Cumhurbaşkanı seçim süreci adayların açıklanması ile iyice ısındı. İlk kez yapılacak Cumhurbaşkanlığı seçimi, arkası genel seçimlerle devam edecek bir seçim süreci yaşayacağız.
Üç aday etrafında şekillenen saflaşma belirgin ilerlemelerle dolu. Muhalefet adaylarıyla karakterize oluyor. Ve bu süreç adaysızlıkla değil adayla, adayın çalışmasının örgütlendiği süreçlerle şekillenebilecek. Adayı olmayanın durumu biraz minder dışında olmak şeklinde tezahür edecek.
Toplumda, Cumhurbaşkanı'na karar vermenin gururu ve ciddiyeti olacak. Art arda seçim süreçleri (yerel, cumhurbaşkanlığı, genel) yaşamak demokrasiyi ilerletmek için de önemli fırsatları sunuyor. Bu vesile ile en kritik konu seçimler ve nasıl olacağı üzerine oluyor.
Yerel seçimlerde sandığa katılım oranı çok yüksekti, sandıkların güvenliğini sağlamak için halkın müthiş bir tavrı vardı. Görün bakın bu seçimde aday çalışması yapacak olanlar sandıklarına daha fazla sahip çıkacak.
Bu seçimin emek ve demokrasi cephesinde büyüyen direniş havasının belirgin bir katkısı olacağını öngörebiliriz. Sonumuz için çırpınacağımız seçim sürecine dalmaktan daha doğal ne olabilir? Dalmaz isek dalan halkımıza nasıl anlatabiliriz?
Seçimlerde kenarda duracağını ilan edenlere ne demeli?

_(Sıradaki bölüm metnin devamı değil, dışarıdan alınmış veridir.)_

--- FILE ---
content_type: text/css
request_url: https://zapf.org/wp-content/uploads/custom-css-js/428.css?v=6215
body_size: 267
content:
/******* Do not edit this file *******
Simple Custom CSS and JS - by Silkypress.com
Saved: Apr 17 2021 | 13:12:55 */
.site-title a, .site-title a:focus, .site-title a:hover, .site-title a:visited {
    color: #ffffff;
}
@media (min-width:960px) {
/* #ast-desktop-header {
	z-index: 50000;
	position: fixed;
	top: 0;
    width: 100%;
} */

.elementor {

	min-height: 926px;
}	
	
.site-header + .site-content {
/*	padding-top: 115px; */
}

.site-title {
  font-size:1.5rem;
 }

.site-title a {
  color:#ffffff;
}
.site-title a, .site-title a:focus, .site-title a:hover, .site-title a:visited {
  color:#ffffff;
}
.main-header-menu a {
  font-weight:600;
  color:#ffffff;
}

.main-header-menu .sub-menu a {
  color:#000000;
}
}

Yerel seçimlerde, muhtarlık seçimlerinde alternatif olmayı seçenler neden Cumhurbaşkanlığı seçimlerinde kenara çekilirler anlamak zor. Hani Erdoğan'a başta muhtar bile olamaz demişler sonunda nelere oynuyor diye olmayacak bir sonuca mı varılıyor acaba? Memleketi yönetmeye aday olmadan önce muhtarlık zorunlu mu görülüyor acaba?
***
Erdoğan'ın seçilemeyerek Başbakanlığı da kaybetmesi ihtimali insanı bu sürece otomatikman bağlıyor. Bu ihtimal onları da kıvrandırdığı için çamura yatıp hem Başbakan hem de propagandasını yapan Cumhurbaşkanı adayı göreceğimizi ilan ediyorlar. Bir süre önce vekil Başbakanlık değerlendirmesi yaparken şimdi bu noktaya geldiler.
AKP'ye kalsa tek adaylık bir seçim olmalı. Seçim hiç olmamalı. Başkanlık sistemi kurulmalı derhal başa geçmeli. Zaten de diğer adaylar Erdoğan'ın gücünü bile bile neden aday oldu ki? Azılı AKP'liden ilk dakikada duyabilecekleriniz.
Erdoğan da zaten partisiyle sanki seçilmiş gibi vedalaşıyor. Algı korosu yerlerini almış durumda.
İlk defa Erdoğan Gezi ve faiz lobisi mağduriyetine girmeyerek herkese seslenmiş gibi yapıyor. Geriye tek mağduriyeti İsmet İnönü ve onun partisi kalıyor.
Bu tanıtım karesinin herhangi bir yerinde Abdullah Gül'ün nokta kadar bile yer almaması tek adam siyaset düzeninin ta kendisi değil de nedir? Hani çok kıymetli kardeşlerdiniz?
Hele hele bir seçilsin o zaman gösterecek herkese. Derhal Anayasa değişikliği ve (tek adam/diktatörlük) başkanlık sistemi. Zaten aday olacağı belli olmasına rağmen bu zamana bırakılan adaylık açıklaması da hep bu hesaplardan kaynaklanıyor. Logosunu Amerika'dan apartarak başkanlık sistemine geçişi ilan ediyor ama sonunun garanti olmadığını kendisi de biliyor. Sıkıyorsa Amerika'dan tartışma sistemini de alsın, diğer adaylarla herkesin önünde tartışma yürütsün.
***
Önümüzde haftalar var. HDP'nin adayı Selahattin Demirtaş'ın oyları ve seçim çalışması tüm süreci etkileyebilir. Araştırma şirketlerinin hesaplamadığı, hesaplayamayacağı atılımlar doğabilir. Memleket yönetimi Erdoğan'a değil, tek adam sistemine değil, demokrasiye mecbur.